### INFORMATION PROVIDED

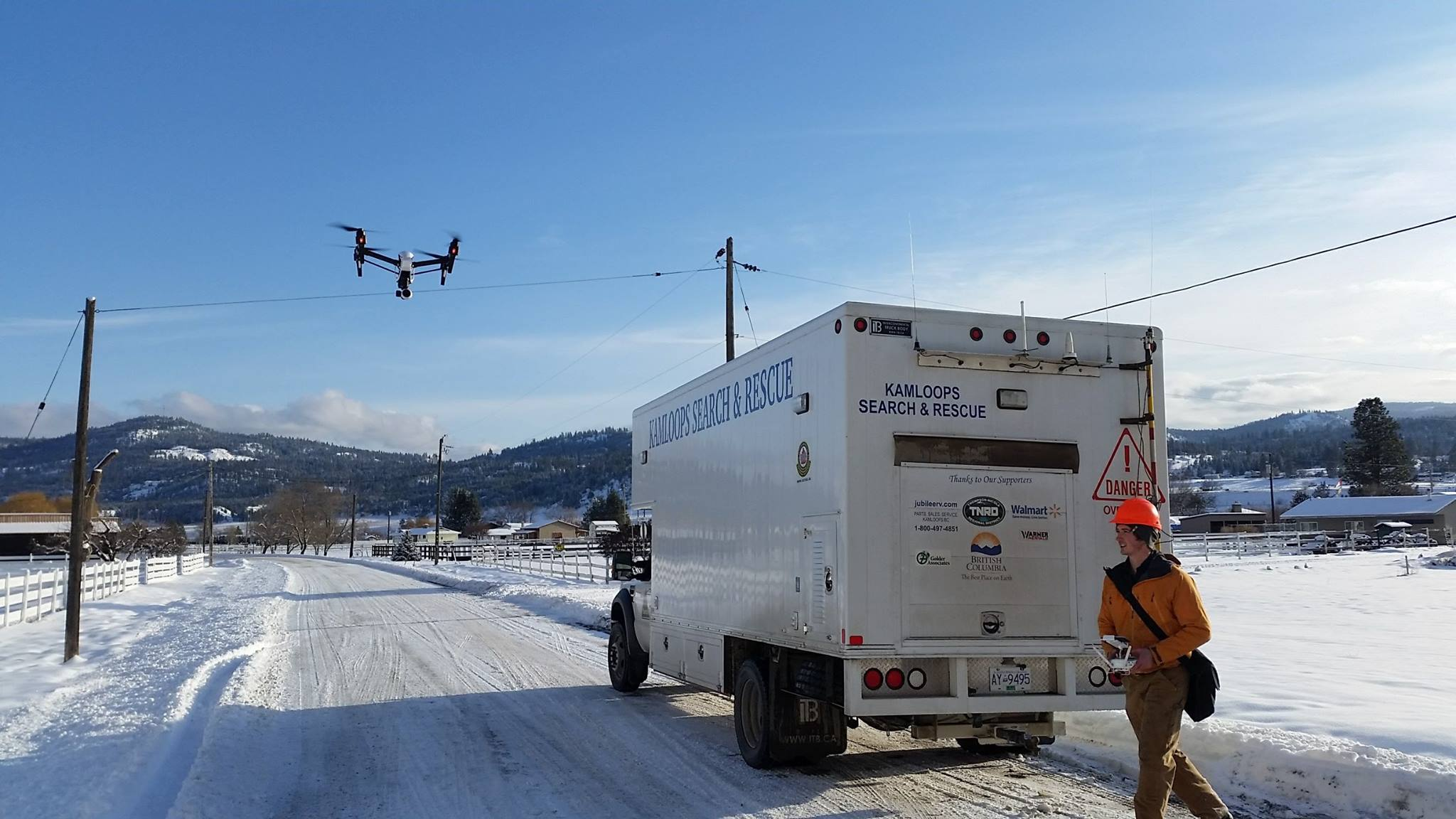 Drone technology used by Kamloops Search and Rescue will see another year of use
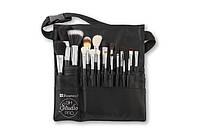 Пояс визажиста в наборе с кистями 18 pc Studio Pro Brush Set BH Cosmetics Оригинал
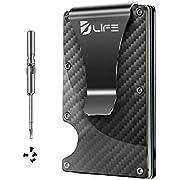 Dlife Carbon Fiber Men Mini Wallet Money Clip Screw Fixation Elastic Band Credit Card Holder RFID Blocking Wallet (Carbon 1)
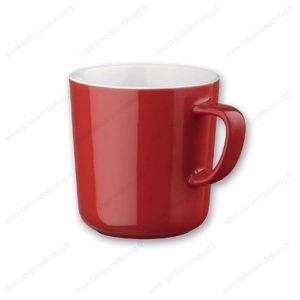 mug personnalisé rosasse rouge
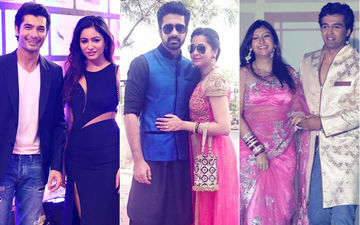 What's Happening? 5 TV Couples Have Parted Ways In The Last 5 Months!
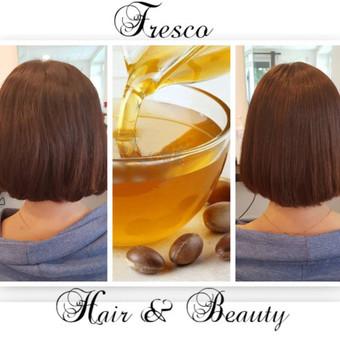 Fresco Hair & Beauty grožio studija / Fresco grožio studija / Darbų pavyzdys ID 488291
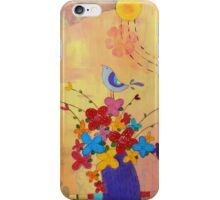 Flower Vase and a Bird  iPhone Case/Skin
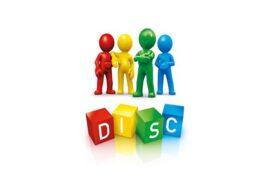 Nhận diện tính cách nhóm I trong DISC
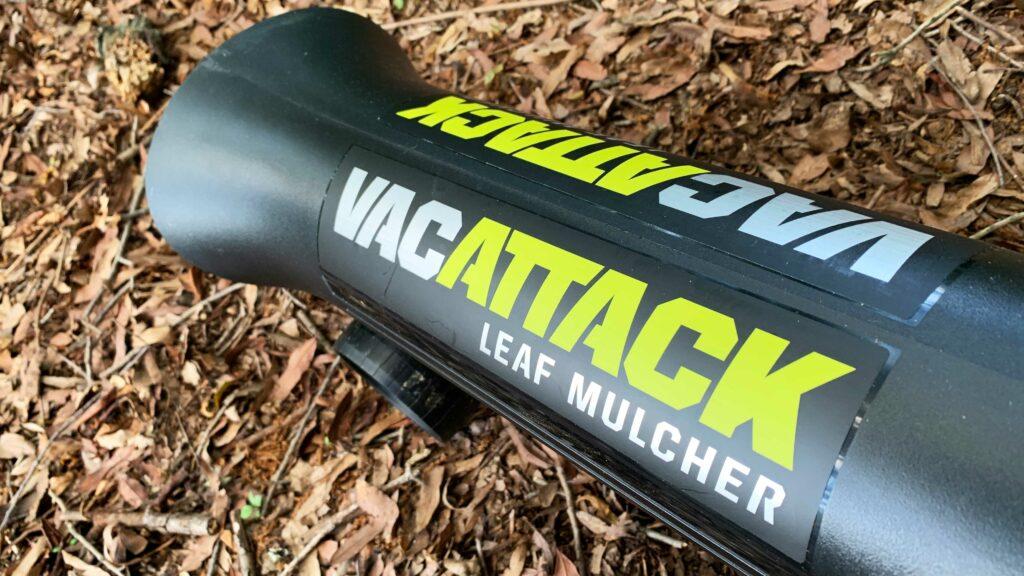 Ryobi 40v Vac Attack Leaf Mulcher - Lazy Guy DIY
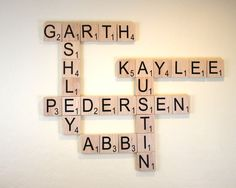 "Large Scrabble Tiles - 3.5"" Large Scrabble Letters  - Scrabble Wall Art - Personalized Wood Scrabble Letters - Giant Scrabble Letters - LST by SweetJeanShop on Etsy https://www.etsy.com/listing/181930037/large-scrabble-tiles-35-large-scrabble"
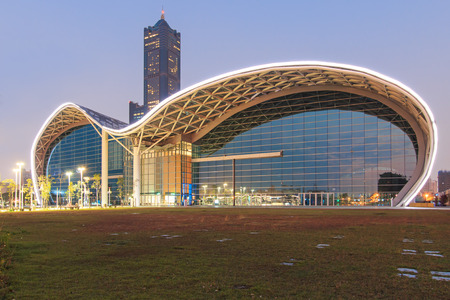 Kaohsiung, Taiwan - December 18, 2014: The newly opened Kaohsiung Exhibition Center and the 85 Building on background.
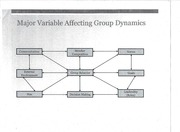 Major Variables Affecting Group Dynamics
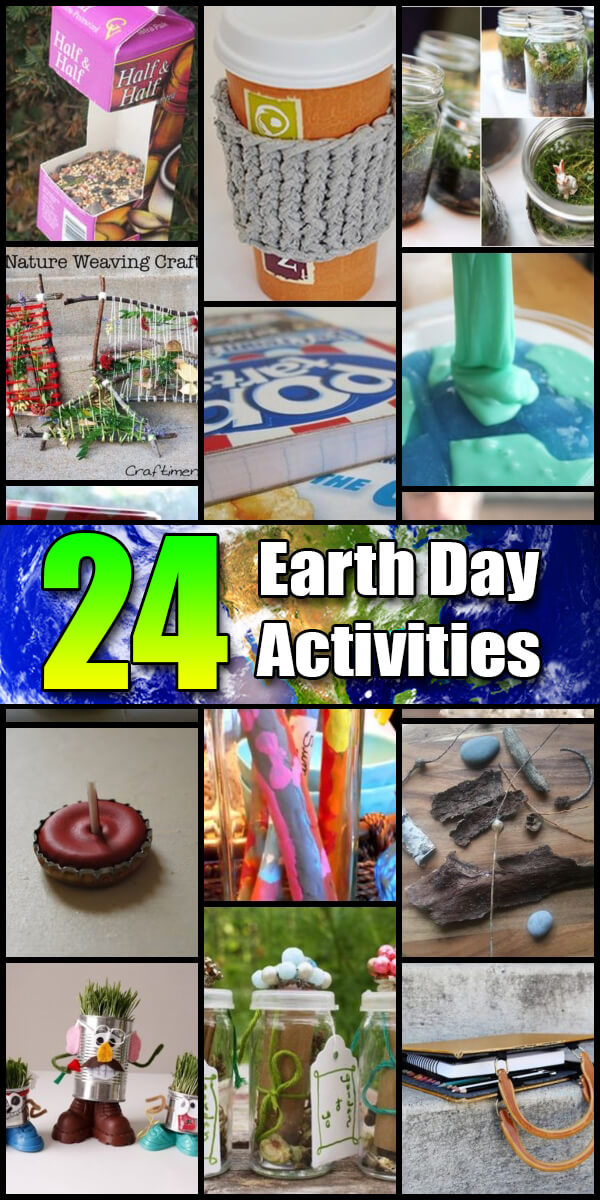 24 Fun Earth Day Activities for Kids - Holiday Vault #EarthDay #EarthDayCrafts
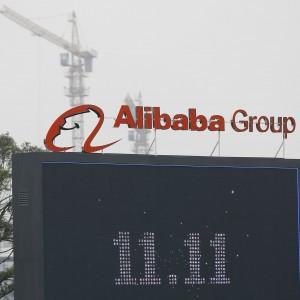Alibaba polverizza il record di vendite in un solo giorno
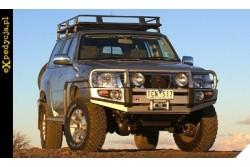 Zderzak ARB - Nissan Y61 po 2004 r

### PROBLEM STATEMENT
Would you print exactly the lines in the listing above, from the line bearing "Flower Vase and" through the line bearing "Major Variables Affecting Group Dynamics", leaving out all pictures?

### YOUR SOLUTION
 Flower Vase and a Bird  iPhone Case/Skin
 Nhận diện tính cách nhóm I trong DISC
 Ryobi 40v Vac Attack Leaf Mulcher - Lazy Guy DIY
 "Large Scrabble Tiles - 3.5"" Large Scrabble Letters  - Scrabble Wall Art - Personalized Wood Scrabble Letters - Giant Scrabble Letters - LST by SweetJeanShop on Etsy https://www.etsy.com/listing/181930037/large-scrabble-tiles-35-large-scrabble"
 Kaohsiung, Taiwan - December 18, 2014: The newly opened Kaohsiung Exhibition Center and the 85 Building on background.
 Major Variables Affecting Group Dynamics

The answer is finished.